Kebijakan-kebijakan
yang dibuat pemerintah belum sepenuhnya mampu melindungi dan memenuhi segenap aspek kebutuhan masyarakat terutama kelompok perempuan dan anak. Angka putus sekolah pada remaja perempuan relatif tinggi dibanding angka putus sekolah pada remaja laki-laki. Berdasarkan data IPG (Indeks Pembangunan Gender)Kabupaten Sleman (diterbitkan Bappeda dan BPS Sleman, 2008) terkait Bidang Pendidikan, angka putus sekolah pada remaja perempuan kelompok umur 16-18 tahun 2006 sekitar 35,75% (remaja laki-laki sebesar 11,41%). Di samping itu, data menunjukkan perempuan yang menikah di bawah usia 16 tahun (9,88%), pada usia 17-18 tahun (17,98%), dan pada usia 19-24 tahun (51,06%). Dari data tersebut dapat dianalisis bahwa tingginya angka putus sekolah pada remaja perempuan disebabkan oleh pernikahan usia dini. Remaja perempuan yang menikah pada usia dini mempunyai risiko yang tinggi terkait dengan kesehatan reproduksinya, seperti rentan terkena kanker serviks, kehamilan yang tidak dikehendaki, maupun belum adanya kesiapan secara psikologis.
Sehubungan dengan hal tersebut, PKBI Sleman berpendapat, masyarakat sendiri yang menjadi agen perubahan dalam berbagai aspek kehidupan. Untuk itu PKBI Sleman mengadakan pelatihan dan pendidikan politik bagi kader komunitas desa dengan tema ‘Memperjuangkan Kebijakan
Pencegahan dan Penanganan Masalah-masalah Kesehatan Reproduksi-HIV&AIDS oleh Komunitas Desa di Kabupaten Sleman’ yang diselenggarakan pada Senin-Selasa (16-17 Februari) di Kantor Dinas Nakersos-KB, Kabupaten Sleman. Peserta pelatihan adalah para kader komunitas desa yang menjadi dampingan PKBI Sleman. Bertindak sebagai fasilitator, Dra. Budi Wahyuni, M.M, M.A., (Pengurus Harian Daerah PKBI DIY).

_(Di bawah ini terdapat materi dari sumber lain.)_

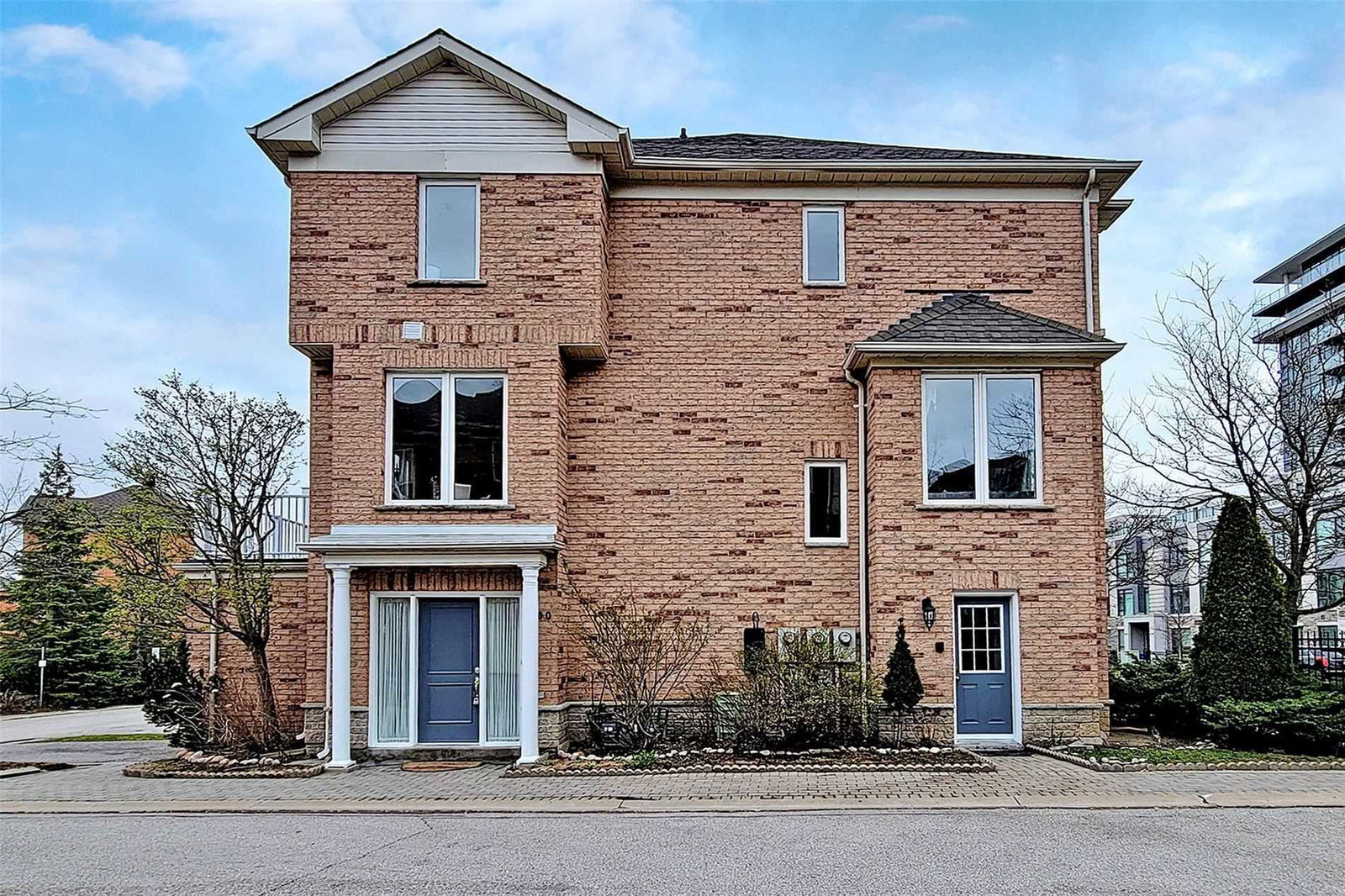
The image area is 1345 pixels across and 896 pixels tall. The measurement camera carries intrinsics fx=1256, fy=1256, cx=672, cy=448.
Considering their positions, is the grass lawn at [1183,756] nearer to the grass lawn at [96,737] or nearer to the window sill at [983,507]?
the window sill at [983,507]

Pelatihan ini bertujuan untuk memetakan persoalan-persoalan di komunitas desa terkait dengan permasalahan kesehatan reproduksi (kespro) dan HIV&AIDS serta menyusun rencana tindak lanjut
advokasi kebijakan-kebijakan yang pro terhadap kebutuhan komunitas desa terutama kelompok perempuan dan anak. Demikian dijelaskan oleh Harry,Direktur Pelaksana PKBI Cabang Sleman. Lebih lanjut Harry mengatakan, diharapkan setelah selesai pelatihan ini peserta mampu memahami hak-haknya dan menyadari perannya dalam memperjuangkan kebijakan-kebijakan yang memihak terhadap isu-isu dan kebutuhan komunitas desa.

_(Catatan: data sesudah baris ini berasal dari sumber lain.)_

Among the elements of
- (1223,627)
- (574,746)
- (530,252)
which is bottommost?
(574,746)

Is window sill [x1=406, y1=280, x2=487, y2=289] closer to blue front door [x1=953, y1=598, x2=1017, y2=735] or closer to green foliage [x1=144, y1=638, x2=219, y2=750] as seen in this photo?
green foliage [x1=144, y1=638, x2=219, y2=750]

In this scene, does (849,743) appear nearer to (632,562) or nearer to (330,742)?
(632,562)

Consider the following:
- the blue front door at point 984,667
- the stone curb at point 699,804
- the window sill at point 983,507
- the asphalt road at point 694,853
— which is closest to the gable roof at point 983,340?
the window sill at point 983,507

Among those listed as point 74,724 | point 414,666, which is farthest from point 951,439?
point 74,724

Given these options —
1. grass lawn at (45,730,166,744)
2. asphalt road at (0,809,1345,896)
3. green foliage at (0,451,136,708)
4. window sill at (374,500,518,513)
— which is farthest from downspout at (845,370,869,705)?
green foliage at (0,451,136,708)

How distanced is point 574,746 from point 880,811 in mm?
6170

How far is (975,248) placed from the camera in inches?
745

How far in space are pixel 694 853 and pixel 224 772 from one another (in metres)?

Peserta sangat antusias dalam mengikuti setiap sesi. Muncul banyak pertanyaan sehubungan dengan kesehatan reproduksi antara lain penggunaan alat kontrasepsi, siklus menstruasi, pengaruh alat kontrasepsi hormonal, dan HIV&AIDS. Dalam diskusi tentang permasalahan yang ada di masing-masing desa, banyak kasus mengenai pernikahan usia dini, perselingkuhan, kekerasan
terhadap perempuan dan anak, serta pemerkosaan. Pelaku kekerasan justru biasanya orang dekat korban, seperti keluarga, saudara, atau tetangga. Pernah ditemukan kasus seorang laki-laki menghamili adik iparnya sampai tiga kali.
Menurut salah seorang peserta, masih adanya anggapan membicarakan masalah seksual merupakan hal yang tabu menjadi kendala bagi para kader untuk menggali persoalah yang ada. Misalnya saja masalah perselingkuhan dianggap masalah pribadi di mana orang lain tidak berhak untuk ikut campur. Bahkan masih ada yang menganggap bahwa kesediaan untuk dipoligami adalah suatu ibadah.
“Melihat masih banyaknya persoalan yang ada di komunitas desa, maka perlu upaya lebih keras dari para kader dan PKBI dalam memperjuangkan kebijakan-kebijakan yang pro komunitas,” tegas Budi Wahyuni.